_Work to be completed_:
Reproduce the Budapest honeymoon blog post below word for word, from its date line to its last sentence.

_Provided passage_:
=-=-=

Wednesday, December 26, 2012

Honeymoon Part 3: Budapest

In Budapest, we were once again staying near a Christmas market at the foot of a beautiful old building. This time it was St. Stephen's Basilica:

Right next to the entrance of the building where we were staying, there was a marzipan vendor, which was perfect because I flipping LOVE marzipan, and this guy had giant balls of it dipped in chocolate with various jam fillings. That was my favorite thing I ate on the whole trip.
The Budapest Christmas market also had the biggest piles of meat of anywhere we had seen:
MEAT
MORE MEAT
It also had these amazing hot cheese sandwich things - they would spread dough out very thin on a griddle, then pile a TON of cheese and sour cream into it, then flip it over a few times and hand it to you. DELICIOUS.
This is the face of pure happiness.
Besides eating, we also visited the Great Synagogue, which is the biggest synagogue in Europe.
It is really beautiful.

Like in Prague, it also had a somewhat questionably-title information kiosk:
JEWINFORM
We visited the Buda castle, which is near the gorgeous Matthias Church. In addition to being beautiful, it also prompted me and Ben to have a long conversation about Redwall, because of its name.

=-=-=

_Source data_:

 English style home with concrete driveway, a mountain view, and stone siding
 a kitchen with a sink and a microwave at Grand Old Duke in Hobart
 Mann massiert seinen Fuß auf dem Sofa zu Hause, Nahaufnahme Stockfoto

=-=-=

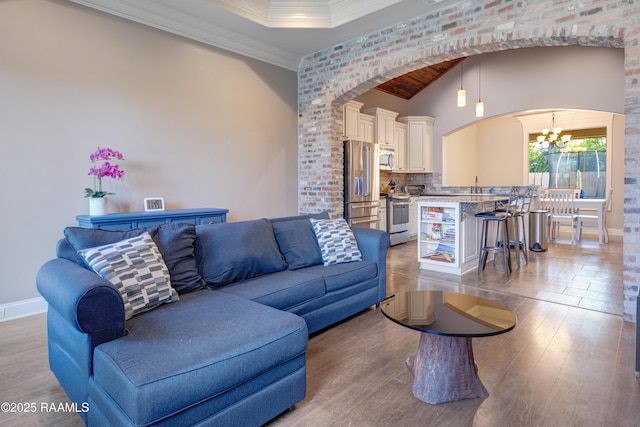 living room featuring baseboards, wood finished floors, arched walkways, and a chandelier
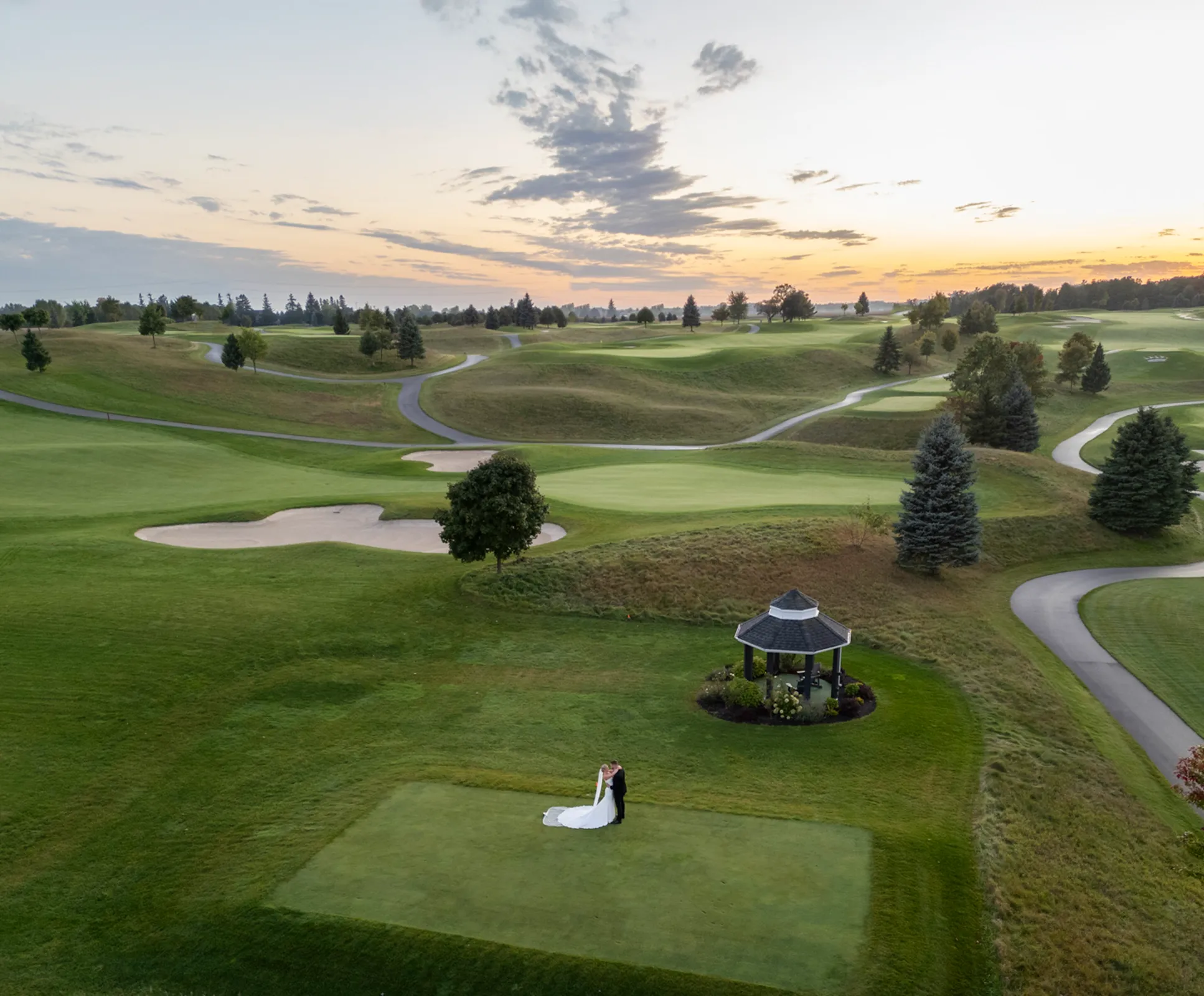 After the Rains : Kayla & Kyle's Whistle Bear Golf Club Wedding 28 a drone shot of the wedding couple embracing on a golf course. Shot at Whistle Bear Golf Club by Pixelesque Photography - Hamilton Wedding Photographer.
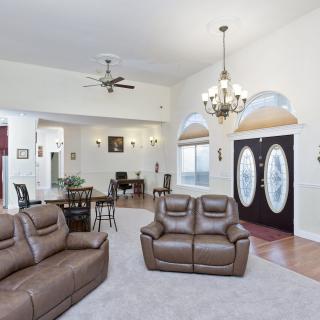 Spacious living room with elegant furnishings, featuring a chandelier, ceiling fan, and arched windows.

=-=-=

_Response below_:
Wednesday, December 26, 2012

Honeymoon Part 3: Budapest

In Budapest, we were once again staying near a Christmas market at the foot of a beautiful old building. This time it was St. Stephen's Basilica:

Right next to the entrance of the building where we were staying, there was a marzipan vendor, which was perfect because I flipping LOVE marzipan, and this guy had giant balls of it dipped in chocolate with various jam fillings. That was my favorite thing I ate on the whole trip.
The Budapest Christmas market also had the biggest piles of meat of anywhere we had seen:
MEAT
MORE MEAT
It also had these amazing hot cheese sandwich things - they would spread dough out very thin on a griddle, then pile a TON of cheese and sour cream into it, then flip it over a few times and hand it to you. DELICIOUS.
This is the face of pure happiness.
Besides eating, we also visited the Great Synagogue, which is the biggest synagogue in Europe.
It is really beautiful.

Like in Prague, it also had a somewhat questionably-title information kiosk:
JEWINFORM
We visited the Buda castle, which is near the gorgeous Matthias Church. In addition to being beautiful, it also prompted me and Ben to have a long conversation about Redwall, because of its name.